大半都是满脸稚气的半大孩子和拄着枪才能站稳的老头子。

这能守住?

一个穿着松垮将军甲的中年男人踉跄着扑到马前,

扑通跪倒在地。

"末...末将耿忠明,恭迎贝勒爷!"

他的声音嘶哑得像是被砂纸磨过,

眼窝深陷,颧骨高耸,

活像一具包着人皮的骷髅。

多夺居高临下地打量着这个真定府守将,

心中暗忖:张克还没打来,这人倒先被吓破了胆。

他略一摆手示意对方起身,随即转向自己的副将伊尔登:

"那些投奔的燕州狗,都拴好了?"

"回主子,收了一万二千条,大多是本地豪强的私兵。"

伊尔登压低声音,"不过...军纪涣散,连像样的甲胄都没有,怕是..."

"无妨。"

多夺嘴角勾起一抹冷笑,

"正好用来填战壕。
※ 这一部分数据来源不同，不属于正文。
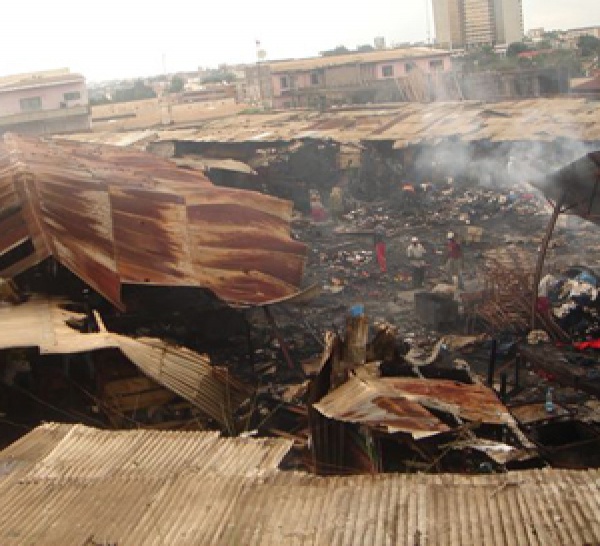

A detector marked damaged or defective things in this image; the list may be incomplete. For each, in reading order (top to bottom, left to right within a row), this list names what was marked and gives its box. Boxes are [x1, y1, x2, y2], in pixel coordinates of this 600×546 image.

burned corrugated metal roof [63, 97, 596, 144]
burned corrugated metal roof [0, 132, 308, 306]
rusted metal sheet [0, 133, 308, 306]
fire damage [3, 127, 600, 476]
burned corrugated metal roof [314, 374, 516, 438]
rusted metal sheet [314, 374, 516, 438]
burned corrugated metal roof [1, 422, 600, 540]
"

他太清楚这些所谓的"义军"是什么货色——

无非是被张克打破邬堡像丧家犬一样逃出来的地主老财,

带着家丁佃户来寻仇罢了。

张克那套"焦土政策"短期内聚拢大量钱粮,

但也确实和这些地头蛇不死不休了。

多夺心中竟对那个素未谋面的对手生出一丝欣赏:

宁可从外地迁流民,也不留这些墙头草,够狠!

登上真定府城楼时,暮色已深。

多夺示意亲兵点亮火把,橘红色的火光顿时照亮了城外的景象——

约莫数里外,燕山卫的营寨依水而建,寨墙上人影绰绰。

"月托,萨哈连。"

多夺唤来两位侄儿,"看看这营寨,有何说法?"

月托眯起眼睛,仔细打量片刻:

"看营寨规模能容万人,但据耿指挥长期以来观察,

实际兵力应在五六千左右。"

"骑兵不在寨中。"

萨哈连补充道,

手指划过营寨外围,"必是埋伏在附近,伺机偷袭。"

多夺满意地点头。

打败仗怎么了,活下来就有机会赢回来,

这就是贵族和泥腿子的区别——

他们输得起,而那些底层将领,输一次就是万劫不复。

他转身对众将下令:

"明日先以新附义军试探,

消耗守军箭矢。

骑兵按兵不动,

等他们的骑兵露头——"

"嗻!"众将齐声应和。

多夺的目光扫过众人,

最后落在角落里瑟瑟发抖的耿忠明身上。

这位守将正神经质地啃着指甲,

眼珠不停转动,活像一只惊弓之鸟。

多夺心中鄙夷,却也不免感慨:

当年李勇方坐镇时,

这些魏人哪敢这般猖狂?

如今这些燕军将领,

骨头都软了。"耿指挥,"

多夺突然开口,吓得耿忠明一个激灵,"城中可还有战马?"

"回、回贝勒,"

耿忠明结结巴巴地回答,"尚有两百余匹,只是...草料不足..."

多夺挥手打断他:

"全部调给镶白旗备用。"

他转向副将伊尔登,"今夜加派三倍哨兵,凡有懈怠者...."

他做了个抹脖子的动作,"脑袋挂城楼上!"

夜风渐起,吹动城头旌旗猎猎作响。

多夺深吸一口气,仿佛能闻到风中夹杂的血腥味。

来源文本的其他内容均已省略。